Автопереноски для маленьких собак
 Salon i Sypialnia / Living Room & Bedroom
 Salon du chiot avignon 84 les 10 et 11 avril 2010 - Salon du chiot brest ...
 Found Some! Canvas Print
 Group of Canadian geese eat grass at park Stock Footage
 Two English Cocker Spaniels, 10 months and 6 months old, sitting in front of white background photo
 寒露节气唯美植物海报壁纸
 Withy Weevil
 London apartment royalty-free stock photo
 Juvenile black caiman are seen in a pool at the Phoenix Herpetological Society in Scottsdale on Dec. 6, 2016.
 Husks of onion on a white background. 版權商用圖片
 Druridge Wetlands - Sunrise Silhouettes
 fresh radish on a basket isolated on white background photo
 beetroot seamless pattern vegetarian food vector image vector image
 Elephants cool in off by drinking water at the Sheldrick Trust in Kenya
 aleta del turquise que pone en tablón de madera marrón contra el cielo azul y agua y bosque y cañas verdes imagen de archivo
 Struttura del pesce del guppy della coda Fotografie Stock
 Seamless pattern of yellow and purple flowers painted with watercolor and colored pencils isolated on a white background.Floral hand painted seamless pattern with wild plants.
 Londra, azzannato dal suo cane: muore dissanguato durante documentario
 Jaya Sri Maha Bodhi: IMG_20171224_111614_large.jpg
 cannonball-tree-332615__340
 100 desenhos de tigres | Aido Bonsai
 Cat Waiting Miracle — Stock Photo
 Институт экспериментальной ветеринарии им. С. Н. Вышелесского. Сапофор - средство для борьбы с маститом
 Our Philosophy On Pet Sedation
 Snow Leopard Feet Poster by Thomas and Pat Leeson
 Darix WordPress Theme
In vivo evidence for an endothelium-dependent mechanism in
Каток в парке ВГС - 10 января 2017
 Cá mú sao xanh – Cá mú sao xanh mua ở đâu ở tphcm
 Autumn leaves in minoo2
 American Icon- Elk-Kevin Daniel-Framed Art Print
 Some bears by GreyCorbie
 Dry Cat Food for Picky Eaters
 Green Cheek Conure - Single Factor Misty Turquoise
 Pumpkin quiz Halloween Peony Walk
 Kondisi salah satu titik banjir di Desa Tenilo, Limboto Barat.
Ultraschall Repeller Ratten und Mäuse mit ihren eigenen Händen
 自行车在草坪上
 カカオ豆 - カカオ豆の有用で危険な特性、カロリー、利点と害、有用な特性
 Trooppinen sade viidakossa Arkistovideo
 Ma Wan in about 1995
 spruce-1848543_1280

++++++++

WHAT IS BEING ASKED: Search the material above for the word "Salon", and return each line that holds it.

RESPONSE TO THIS EXERCISE:
 Salon i Sypialnia / Living Room & Bedroom
 Salon du chiot avignon 84 les 10 et 11 avril 2010 - Salon du chiot brest ...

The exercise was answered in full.